Classé dans Ma vie littéraire

17 réponses à “Le livre ou la fête

  1. @ Stéphane : ça dépend quel bouquin quand même…

    @ Arbobo : j’ai supprimé ton com par erreur, mauvaise manipulation, je me suis fait spamer de façon charmante et j’ai dégagé ton petit mot en même temps que les insultes sexuelles d’un adolescent en pleine explosion hormonale, pardon.

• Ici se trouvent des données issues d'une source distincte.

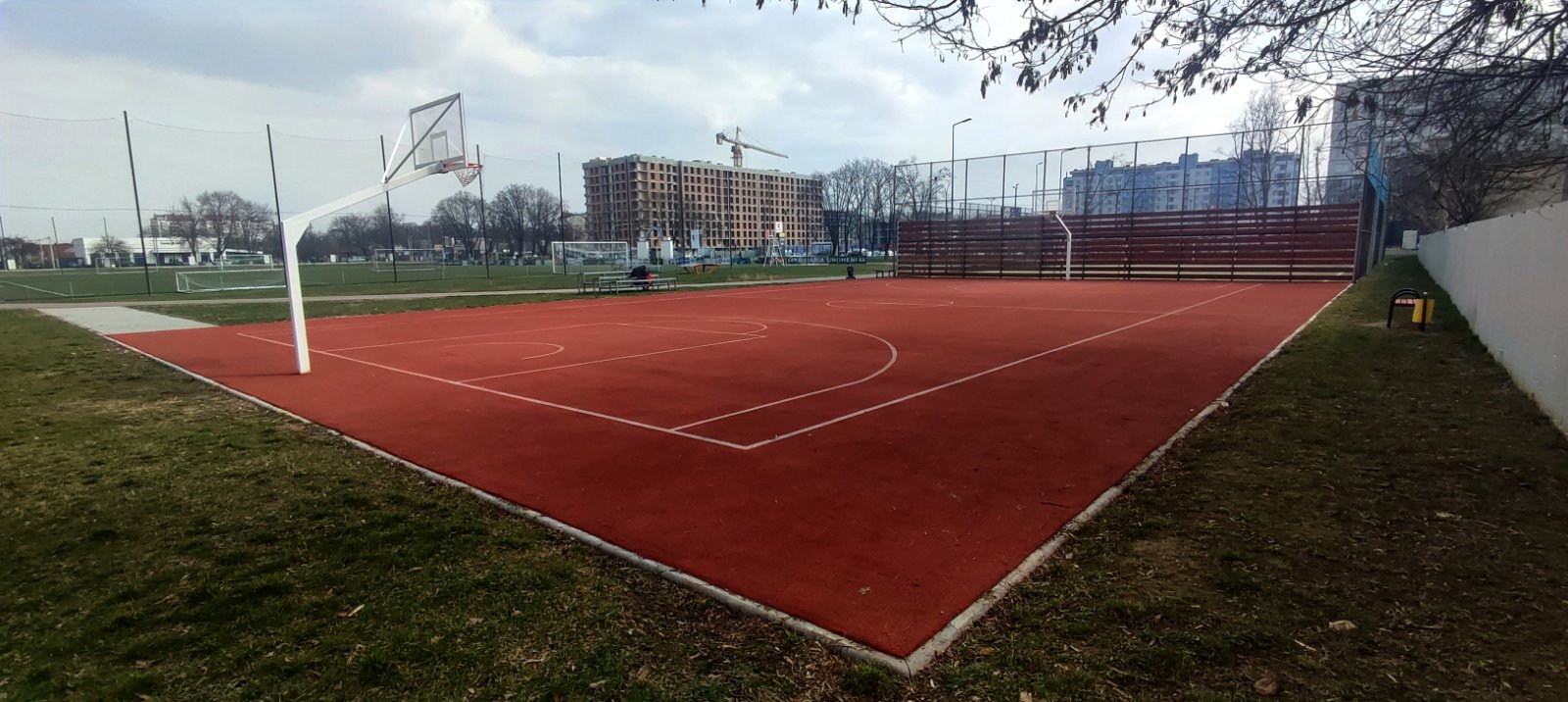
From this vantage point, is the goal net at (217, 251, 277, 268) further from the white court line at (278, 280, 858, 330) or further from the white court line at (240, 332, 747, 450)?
the white court line at (240, 332, 747, 450)

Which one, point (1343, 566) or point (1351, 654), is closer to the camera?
point (1351, 654)

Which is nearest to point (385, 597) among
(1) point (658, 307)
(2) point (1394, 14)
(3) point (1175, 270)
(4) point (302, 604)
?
(4) point (302, 604)

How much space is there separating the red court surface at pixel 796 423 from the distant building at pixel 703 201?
77120 mm

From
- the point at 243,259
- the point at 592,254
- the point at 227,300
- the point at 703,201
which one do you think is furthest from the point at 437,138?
the point at 703,201

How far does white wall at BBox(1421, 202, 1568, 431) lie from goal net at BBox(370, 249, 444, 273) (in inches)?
2274

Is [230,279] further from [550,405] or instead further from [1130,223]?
[1130,223]

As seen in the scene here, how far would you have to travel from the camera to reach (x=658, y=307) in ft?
67.3

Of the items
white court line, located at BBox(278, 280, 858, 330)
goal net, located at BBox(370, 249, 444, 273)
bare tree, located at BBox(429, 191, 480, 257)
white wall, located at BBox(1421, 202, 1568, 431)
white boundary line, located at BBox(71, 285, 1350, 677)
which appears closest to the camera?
white boundary line, located at BBox(71, 285, 1350, 677)

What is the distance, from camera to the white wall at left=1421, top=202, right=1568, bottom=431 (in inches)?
245

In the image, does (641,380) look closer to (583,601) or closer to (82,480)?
(82,480)

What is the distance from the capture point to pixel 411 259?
66125 millimetres

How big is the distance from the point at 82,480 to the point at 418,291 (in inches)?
991

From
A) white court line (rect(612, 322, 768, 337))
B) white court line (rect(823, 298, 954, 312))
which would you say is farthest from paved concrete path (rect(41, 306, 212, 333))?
white court line (rect(823, 298, 954, 312))

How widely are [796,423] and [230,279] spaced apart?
3615 centimetres
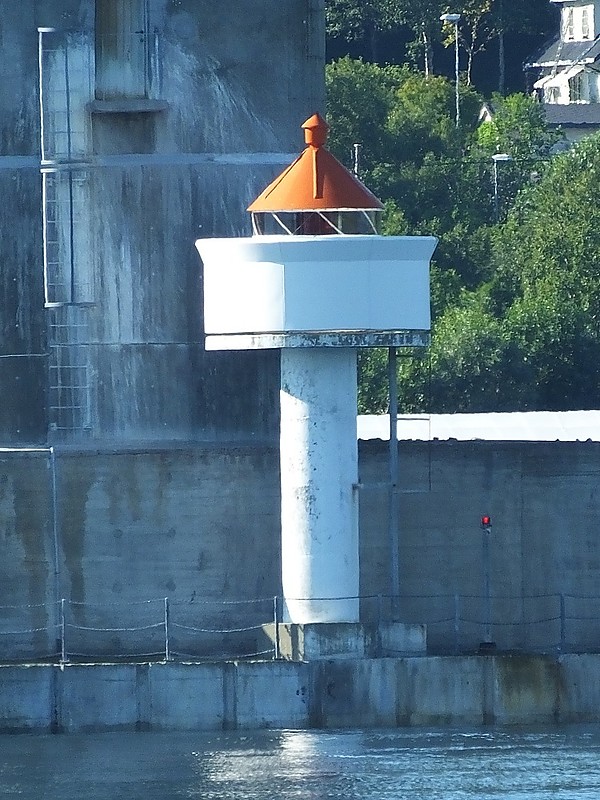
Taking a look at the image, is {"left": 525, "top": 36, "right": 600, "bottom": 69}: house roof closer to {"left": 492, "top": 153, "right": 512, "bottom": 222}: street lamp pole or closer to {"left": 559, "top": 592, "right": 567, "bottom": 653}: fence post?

  2. L’émission Paris dernière se délocalise en Allemagne. Numéro spécial « Berlin dernière » le 1er février sur Paris première à 22h30.

  3. matt

    c’est du propre… rater une bonne soirée pour du papier et un coussin … »`_« ‘ je te reconnais bien là !!

    bécots
    matt

  4. Bétrick

    mais sinon, tu bosses ?

  5. @ Mohamed : en effet, ils ne vont pas manquer de sujets à filmer, pour un « Berlin dernière »… je n’ai pas la télé, tu me diras si c’est bien!

    @ Matt : ça fait quand même vachement de bien de dormir plus de 10h dans la semaine, pour une fois… pour repartir de plus belle!

    @ Bétrick : of course… je suis en plein montage du film que j’ai tourné en Irak. Faut bien décompresser ! :-)

  6. ah oui, rien de tel que le travail pour…

    pour, heu….

    ne soufflez pas, ça va me revenir

  7. @ Arbobo : je ne te le souffle pas alors…

  8. @ Mohamed : génial, merci!

  9. Post scriptum: tu devrais jeter un coup d’oeil au site suivant; http://rougelarsenrose.blogspot.com/

  10. C’est après de telles orgies vaines que j’ai décrété à 25 ans : stop, maintenant, je fais des enfants. Bon, je l’admets, c’était un peu radical!

  11. @ Mohamed : merci pour le lien, c’est en effet intéressant.

    @ Maude : mais vivre, c’est aussi faire des choses vaines, pour le plaisir pur de les faire… et puis dans mon métier, ce genre de fêtes signifie aussi « networking »… :-)

  12. Che

    Magda, quelle baisse de regime! Je suis censee lire quoi, pauvre employee de bureau que je suis, pour accompagner mon cafe matinal? Allez, hop, un nouveau post. Schnell!

  13. @ Che : je te demande bien pardon… je vais y remédier sous peu… je n’ai pas eu le temps, et je lis peu en ce moment ! A tel point que je suis en train de me demander si « Ce que tu lis » ne va pas devenir autre chose…

  14. « ce que tu fais », alors ^^

  15. @ Arbobo : ah ben c’est pas con, ça.